Studio album by This World
- Released: 13 December 2013
- Recorded: 2013
- Genre: World music, progressive rock, contemporary Christian
- Length: 52:27
- Label: Kohler Music Media
- Producer: Rob Kohler, Lee Kohler

This World chronology
| Beyond the Beyond (2000) | Celestial Skies (2013) | Live at the Roundhouse (2013) |

= Celestial Skies =

 Celestial Skies is the third studio album from the band This World. It was released in 2013. It is the first This World album to feature Kate Kohler on background vocals.

==Composition and recording==

The album is constructed in such a way that the first two tracks are standalone, and then tracks 3–9 make up the Celestial Skies Suite. The Suite plays through continuously, typical of progressive rock concept albums. The lyrics of the suite reflect on a variety of themes, such as the passage of time ("Dali's Music Box," "Reprise"), the role of God in our lives ("Aurora Borealis," "Solar Sea"), and the nature of the universe ("Transmission"). The lyrics for the non-Suite songs reflect on love ("Be Love Today"), racism and intolerance ("Brave Heart"), and endurance in the face of emotional struggle ("Don't Look Away"). Every song on the album has music and lyrics by Lee Kohler, with the exception of "Transmission" with a rap performed Lee's son Matthew John Kohler, and the instrumental finale, "When We Were Young," composed by Rob Kohler. However, as with all of This World's work, many of the songs were created in collaboration between band members.

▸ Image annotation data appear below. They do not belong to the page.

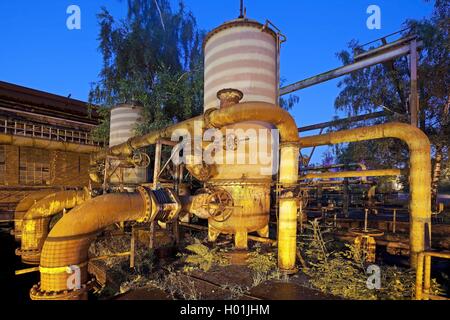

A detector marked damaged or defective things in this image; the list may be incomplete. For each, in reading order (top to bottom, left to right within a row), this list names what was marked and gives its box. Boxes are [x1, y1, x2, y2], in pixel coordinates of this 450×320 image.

white and rust striped tank [203, 19, 278, 111]
rusted metal frame [280, 39, 424, 95]
rusty yellow pipe [12, 190, 59, 240]
rusty yellow pipe [0, 131, 99, 154]
rusty yellow pipe [19, 190, 90, 264]
rusty yellow pipe [31, 189, 151, 298]
rusty yellow pipe [206, 102, 300, 272]
rusty yellow pipe [298, 122, 432, 268]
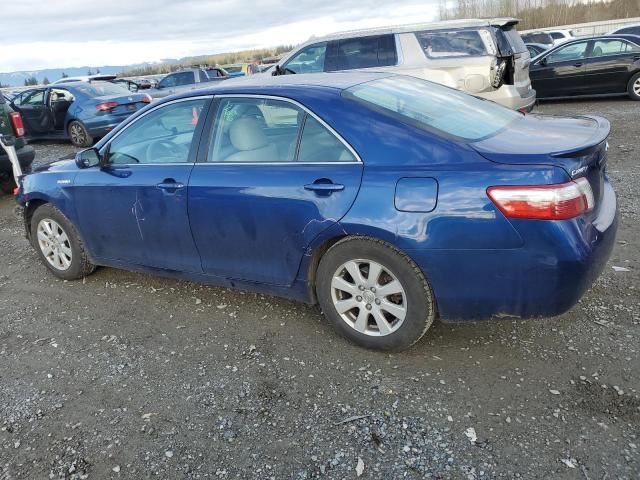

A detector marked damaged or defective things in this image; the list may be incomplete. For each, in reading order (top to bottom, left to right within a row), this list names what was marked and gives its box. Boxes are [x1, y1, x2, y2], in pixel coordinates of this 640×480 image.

damaged rear of suv [272, 17, 536, 111]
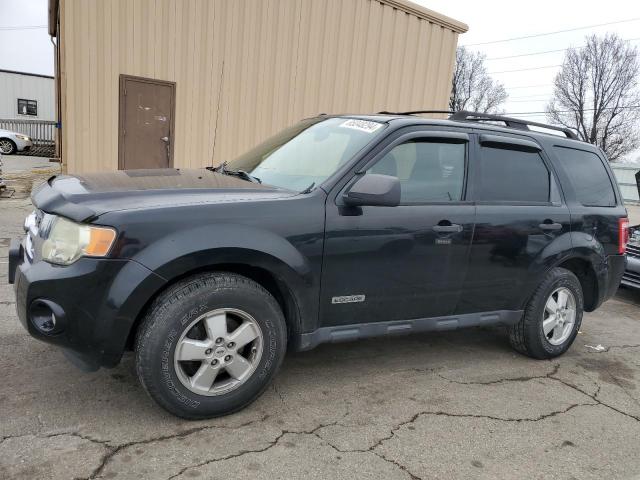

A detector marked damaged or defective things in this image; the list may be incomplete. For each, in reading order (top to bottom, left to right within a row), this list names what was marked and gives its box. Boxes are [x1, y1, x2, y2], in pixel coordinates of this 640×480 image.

cracked asphalt pavement [1, 171, 640, 478]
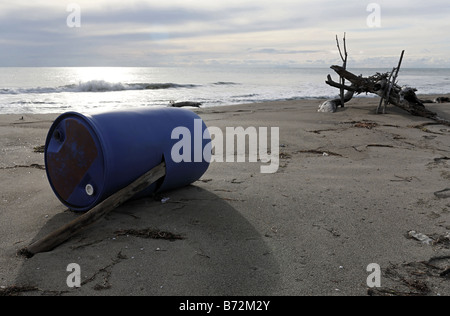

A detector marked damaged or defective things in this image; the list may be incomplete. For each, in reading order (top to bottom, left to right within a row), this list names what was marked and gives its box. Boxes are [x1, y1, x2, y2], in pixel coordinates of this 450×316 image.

rust stain on barrel [47, 118, 98, 200]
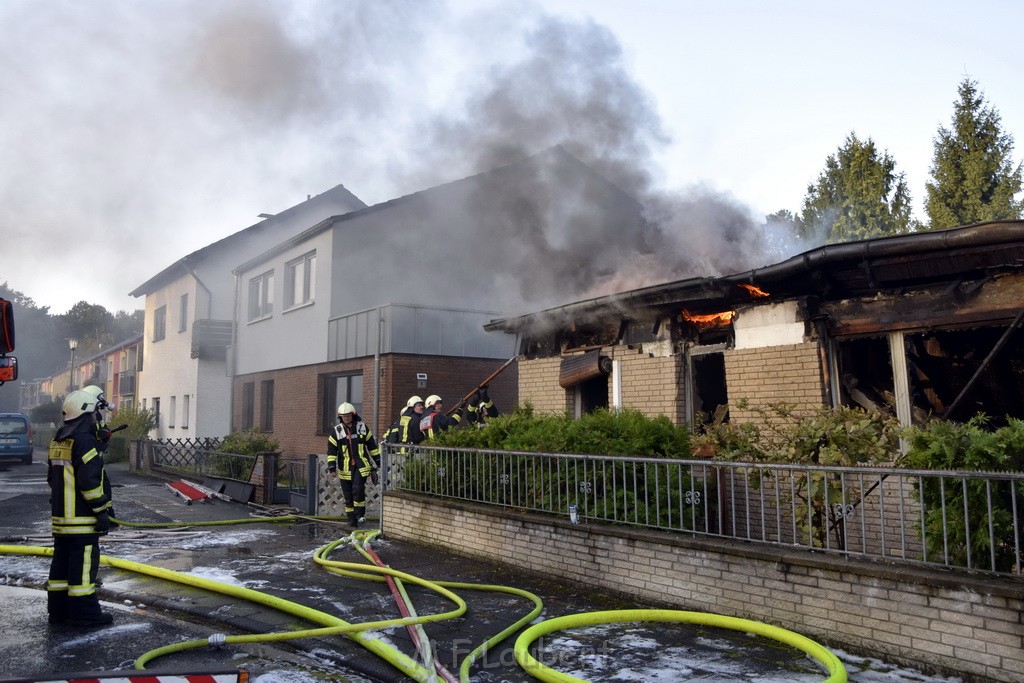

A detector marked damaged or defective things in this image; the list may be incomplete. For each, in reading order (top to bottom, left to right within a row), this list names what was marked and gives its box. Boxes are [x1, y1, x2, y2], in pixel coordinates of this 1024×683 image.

The album was recorded in Destin, Florida, New Orleans, Louisiana, and Los Angeles, California over a period of several years. After veteran This World drummer Clay Green was unavailable to perform on this album, Lee and Rob travelled to Denver, Colorado to record with their childhood friend, Mark Raynes.

==Track listing==

| No. | Title | Writer(s) | Length |
|---|---|---|---|
| 1. | "Be Love Today" (featuring Anna Kohler) | Lee Kohler | 5:37 |
| 2. | "Brave Heart" | Lee Kohler | 6:04 |

Celestial Skies Suite
| No. | Title | Writer(s) | Length |
|---|---|---|---|
| 3. | "Deepest Darkest Depth" | Lee Kohler | 1:54 |
| 4. | "Celestial Skies" | Lee Kohler | 4:40 |
| 5. | "Aurora Borealis" (featuring Sam Kohler) | Lee Kohler, Rob Kohler | 7:17 |
| 6. | "Dali's Music Box" | Lee Kohler | 2:14 |
| 7. | "Transmission" (featuring Matthew Kohler) | Lee Kohler (music); Matthew Kohler (lyrics); | 4:07 |
| 8. | "Solar Sea" | Lee Kohler | 4:43 |
| 9. | "Reprise" | Lee Kohler | 5:00 |

| No. | Title | Writer(s) | Length |
|---|---|---|---|
| 10. | "Don't Look Away" | Lee Kohler | 6:48 |
| 11. | "When We Were Young" | Rob Kohler | 4:38 |
| Total length: |  |  | 52:27 |

==Personnel==

===This World===
- Lee Kohler – Multi-Keyboards, Rhythm Guitar, Lead Vocals
- Rob Kohler – Basses, Lead Guitar
- Mark Raynes – Drums Percussion
- Kate Kohler – Background Vocals

===Special Guests===
- Matthew Kohler – Vocal on "Transmission"
- Anna Kohler – Vocal on "Be Love Today"
- Sam Kohler – Cello on "Aurora Borealis"

==Release==

The album was released on December 29, 2013. Excerpts can be heard on the band's SoundCloud page.